D&AD limbers up for annual awards tussle with Cannes
Which is the best awards show in the world? “Search me guv,” is the only realistic answer but the UK’s venerable D&AD (Designers and Art Directors as was) is putting in a challenge to the likes of Cannes and The One Show under the energetic direction of former agency boss Tim Lindsay. It’s an international event these days, of course.
How to define the best awards show is another interesting question. If it’s taking the most money and going on for longest it’s clearly Cannes. D&AD, an educational charity, is rather more purist.
D&AD was founded way back in 1962 by photographers David Bailey and Terence Donovan and designers Alan Fletcher and Colin Forbes of Pentagram. Forbes designed the striking logo. The admen came later and the two groups have been arguing likes cats in a sack for much of the intervening period.
D&AD’s stated purpose in life, coined all those years ago and it shows, is: “Benchmarking and rewarding great ideas that are well executed and appropriate.” How archaic is that?
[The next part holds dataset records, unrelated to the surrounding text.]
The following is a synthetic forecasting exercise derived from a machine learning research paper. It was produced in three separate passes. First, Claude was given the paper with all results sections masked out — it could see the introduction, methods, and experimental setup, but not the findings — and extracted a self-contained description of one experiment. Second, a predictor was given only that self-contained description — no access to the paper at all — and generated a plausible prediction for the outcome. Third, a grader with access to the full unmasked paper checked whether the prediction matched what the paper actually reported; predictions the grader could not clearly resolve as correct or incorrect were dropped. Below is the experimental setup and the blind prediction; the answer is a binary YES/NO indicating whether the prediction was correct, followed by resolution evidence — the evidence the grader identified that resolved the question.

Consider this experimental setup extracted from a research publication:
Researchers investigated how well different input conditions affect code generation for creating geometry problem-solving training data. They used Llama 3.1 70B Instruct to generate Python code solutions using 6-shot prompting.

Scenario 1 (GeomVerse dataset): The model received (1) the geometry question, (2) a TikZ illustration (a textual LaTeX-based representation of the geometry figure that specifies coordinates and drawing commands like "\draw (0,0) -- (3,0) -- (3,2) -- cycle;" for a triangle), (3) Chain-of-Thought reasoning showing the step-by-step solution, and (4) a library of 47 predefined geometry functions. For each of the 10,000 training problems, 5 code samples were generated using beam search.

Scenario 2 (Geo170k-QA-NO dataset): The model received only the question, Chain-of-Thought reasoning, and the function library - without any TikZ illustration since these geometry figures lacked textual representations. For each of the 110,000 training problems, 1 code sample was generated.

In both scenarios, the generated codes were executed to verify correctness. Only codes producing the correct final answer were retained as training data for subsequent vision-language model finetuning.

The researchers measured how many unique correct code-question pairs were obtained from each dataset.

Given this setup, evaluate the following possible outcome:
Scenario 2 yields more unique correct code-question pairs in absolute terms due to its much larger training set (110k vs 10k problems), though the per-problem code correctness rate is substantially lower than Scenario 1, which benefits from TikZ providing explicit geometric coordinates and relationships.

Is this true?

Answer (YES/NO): YES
But it’s absolutely spot on. It’s what awards shows should be about; craft and effectiveness if you like. But isn’t ‘appropriate’ a much more gentlemanly way of expressing the latter?
So D&AD continued – with its highs and lows. The top award is a black pencil (harking back to its designer roots) followed by yellows. In 2000 it awarded a double black to AMV BBDO for its celebrated Guinness ‘Surfer.’ directed by Jonathan Glazer (if you want a big award get a Glazer) and repeated the double award in 2005 for Wieden+Kennedy London’s ‘Grrr’ for Honda (animation by Nexus, both below).
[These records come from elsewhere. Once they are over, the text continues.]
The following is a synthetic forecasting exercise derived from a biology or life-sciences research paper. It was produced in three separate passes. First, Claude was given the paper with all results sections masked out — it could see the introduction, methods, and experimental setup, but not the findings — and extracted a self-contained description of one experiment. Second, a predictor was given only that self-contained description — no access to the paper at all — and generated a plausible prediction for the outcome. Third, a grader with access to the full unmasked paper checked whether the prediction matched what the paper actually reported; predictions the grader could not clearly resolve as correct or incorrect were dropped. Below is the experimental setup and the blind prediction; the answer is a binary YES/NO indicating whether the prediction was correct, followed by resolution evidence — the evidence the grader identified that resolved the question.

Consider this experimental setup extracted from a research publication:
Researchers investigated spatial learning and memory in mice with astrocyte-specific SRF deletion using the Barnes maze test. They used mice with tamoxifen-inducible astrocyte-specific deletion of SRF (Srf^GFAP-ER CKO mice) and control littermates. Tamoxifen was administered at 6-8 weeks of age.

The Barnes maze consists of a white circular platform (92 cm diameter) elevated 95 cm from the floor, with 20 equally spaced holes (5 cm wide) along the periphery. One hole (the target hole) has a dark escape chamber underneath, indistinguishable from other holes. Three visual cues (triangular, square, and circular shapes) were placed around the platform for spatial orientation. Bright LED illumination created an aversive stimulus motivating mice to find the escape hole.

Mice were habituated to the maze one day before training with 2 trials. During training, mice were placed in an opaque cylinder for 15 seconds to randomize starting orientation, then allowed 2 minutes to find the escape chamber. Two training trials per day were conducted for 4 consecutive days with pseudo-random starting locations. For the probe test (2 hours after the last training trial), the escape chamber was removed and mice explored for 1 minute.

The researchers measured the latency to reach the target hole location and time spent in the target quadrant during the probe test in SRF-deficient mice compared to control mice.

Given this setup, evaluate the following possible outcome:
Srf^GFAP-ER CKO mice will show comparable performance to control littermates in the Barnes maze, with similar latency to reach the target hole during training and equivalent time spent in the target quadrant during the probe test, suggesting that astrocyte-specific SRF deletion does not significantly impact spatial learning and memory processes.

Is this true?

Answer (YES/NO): YES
Double pencils were a touch controversial at the time, it does rather devalue the currency although it’s hard to imagine two better ads.
The now defunct Collett Dickenson Pearce is the most awarded agency in the history of D&AD, appropriately ennough. CDP was as much a child of the so-called ‘Swinging Sixties’ as Bailey and Donovan. Both worked on campaigns for the agency.
Its output was distinguished at least as much by ground-breaking art direction as brilliant writing and it first made its name, long before the likes of Heineken came along, by producing ads for the then new Sunday Times magazine, Britain’s first newspaper ‘colour supplement.’
No idea if this was one of them (although it was by CDP and almost certainly by Bailey):
And, not that many years later, that led to this and many others like it:
Did it win a pencil? Don’t know that either but it should have done. But that was the heyday of D&AD.
Tempus fugit of course and it looks as though D&AD is on the way back. After a week of judging it’s awarded the rather dizzying total of 848 pencils with the UK in the lead (hardly surprisingly) and the UK’s AMV BBDO as lead agency. The colour of these will be revealed on May 21.
Here are three of this year’s film pencil winners.
And some of the hard-working jurors.
In the recent past D&AD has been rather overshadowed by Cannes, which follows shortly after.
Maybe this year it might redress some of that balance.